> _Instruções da tarefa_
Transcreva, sem nenhuma alteração, o trecho que vai da linha que contém "What rank order" até o final das linhas abaixo, incluindo as duas extremidades.

#####

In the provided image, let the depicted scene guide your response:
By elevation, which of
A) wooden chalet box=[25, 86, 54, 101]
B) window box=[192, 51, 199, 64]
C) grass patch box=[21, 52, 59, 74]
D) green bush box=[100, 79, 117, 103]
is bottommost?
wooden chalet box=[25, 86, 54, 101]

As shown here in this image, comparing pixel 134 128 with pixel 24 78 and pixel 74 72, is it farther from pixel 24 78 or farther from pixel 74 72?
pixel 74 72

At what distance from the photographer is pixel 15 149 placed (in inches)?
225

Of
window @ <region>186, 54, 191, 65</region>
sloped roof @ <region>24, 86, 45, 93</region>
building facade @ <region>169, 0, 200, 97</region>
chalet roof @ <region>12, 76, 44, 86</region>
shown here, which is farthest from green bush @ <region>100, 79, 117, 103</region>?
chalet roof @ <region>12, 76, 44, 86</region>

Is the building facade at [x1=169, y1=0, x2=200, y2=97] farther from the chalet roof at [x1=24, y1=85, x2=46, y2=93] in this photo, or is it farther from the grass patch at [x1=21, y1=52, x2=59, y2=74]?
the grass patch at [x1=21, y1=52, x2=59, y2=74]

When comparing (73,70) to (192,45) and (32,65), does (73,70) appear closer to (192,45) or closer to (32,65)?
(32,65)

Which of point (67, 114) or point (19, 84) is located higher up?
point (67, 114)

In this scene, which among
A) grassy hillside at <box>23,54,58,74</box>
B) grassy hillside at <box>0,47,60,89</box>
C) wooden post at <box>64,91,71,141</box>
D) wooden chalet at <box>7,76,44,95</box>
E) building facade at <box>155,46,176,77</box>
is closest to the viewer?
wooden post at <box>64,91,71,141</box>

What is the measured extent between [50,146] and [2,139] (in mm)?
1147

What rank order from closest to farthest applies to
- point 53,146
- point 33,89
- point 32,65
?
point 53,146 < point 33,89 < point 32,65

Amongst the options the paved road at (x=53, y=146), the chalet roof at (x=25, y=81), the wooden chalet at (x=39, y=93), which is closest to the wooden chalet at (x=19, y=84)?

#####

> _Resposta escrita_
What rank order from closest to farthest applies to
- point 53,146
- point 33,89
- point 32,65
?
point 53,146 < point 33,89 < point 32,65

Amongst the options the paved road at (x=53, y=146), the chalet roof at (x=25, y=81), the wooden chalet at (x=39, y=93), which is closest to the wooden chalet at (x=19, y=84)?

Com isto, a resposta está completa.